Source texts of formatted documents

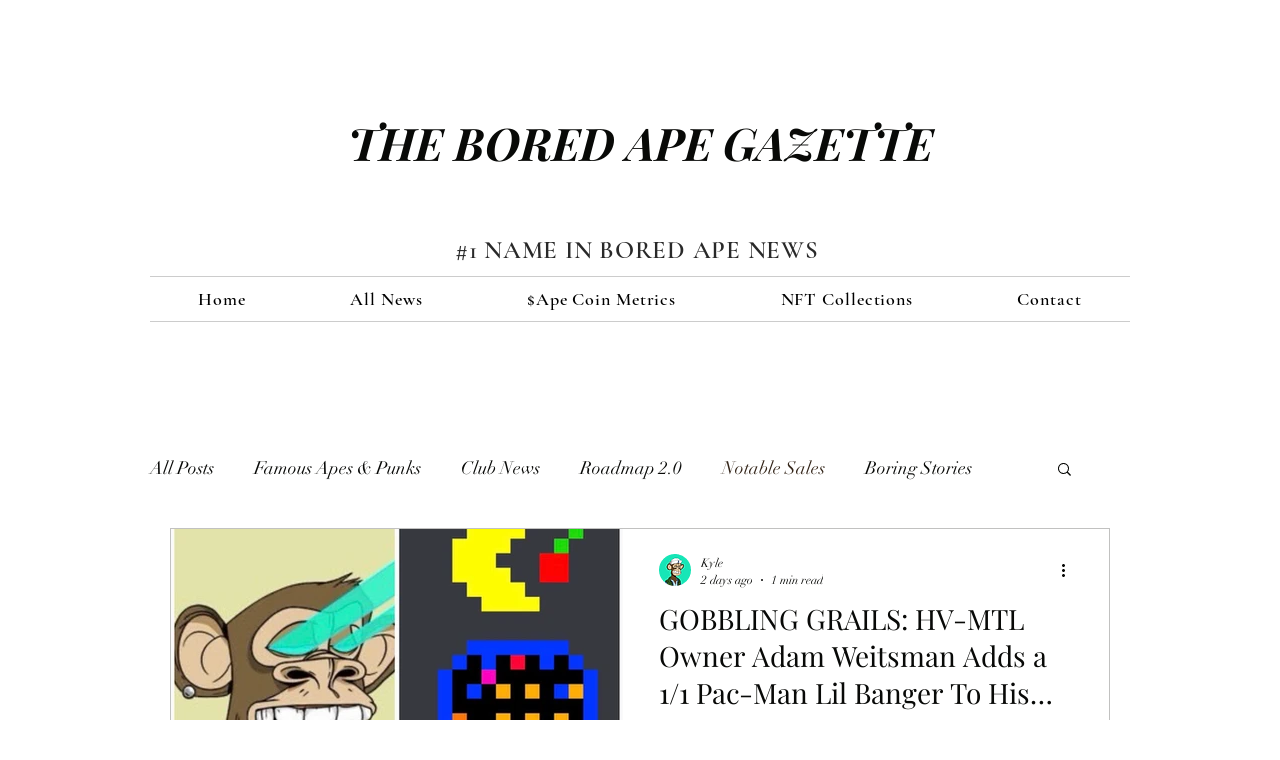

--- FILE ---
content_type: text/html; charset=utf-8
request_url: https://www.google.com/recaptcha/api2/aframe
body_size: 267
content:
<!DOCTYPE HTML><html><head><meta http-equiv="content-type" content="text/html; charset=UTF-8"></head><body><script nonce="d_ogdQjAESdR2xoEGSAiJw">/** Anti-fraud and anti-abuse applications only. See google.com/recaptcha */ try{var clients={'sodar':'https://pagead2.googlesyndication.com/pagead/sodar?'};window.addEventListener("message",function(a){try{if(a.source===window.parent){var b=JSON.parse(a.data);var c=clients[b['id']];if(c){var d=document.createElement('img');d.src=c+b['params']+'&rc='+(localStorage.getItem("rc::a")?sessionStorage.getItem("rc::b"):"");window.document.body.appendChild(d);sessionStorage.setItem("rc::e",parseInt(sessionStorage.getItem("rc::e")||0)+1);localStorage.setItem("rc::h",'1769903595863');}}}catch(b){}});window.parent.postMessage("_grecaptcha_ready", "*");}catch(b){}</script></body></html>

**Exercise requirements**: Write the lines out again exactly, from the one containing "content_type: text/html; charset=utf-8" through the last line of the records, and include no other lines.

**Answer**:
content_type: text/html; charset=utf-8
request_url: https://www.google.com/recaptcha/api2/aframe
body_size: 267
content:
<!DOCTYPE HTML><html><head><meta http-equiv="content-type" content="text/html; charset=UTF-8"></head><body><script nonce="d_ogdQjAESdR2xoEGSAiJw">/** Anti-fraud and anti-abuse applications only. See google.com/recaptcha */ try{var clients={'sodar':'https://pagead2.googlesyndication.com/pagead/sodar?'};window.addEventListener("message",function(a){try{if(a.source===window.parent){var b=JSON.parse(a.data);var c=clients[b['id']];if(c){var d=document.createElement('img');d.src=c+b['params']+'&rc='+(localStorage.getItem("rc::a")?sessionStorage.getItem("rc::b"):"");window.document.body.appendChild(d);sessionStorage.setItem("rc::e",parseInt(sessionStorage.getItem("rc::e")||0)+1);localStorage.setItem("rc::h",'1769903595863');}}}catch(b){}});window.parent.postMessage("_grecaptcha_ready", "*");}catch(b){}</script></body></html>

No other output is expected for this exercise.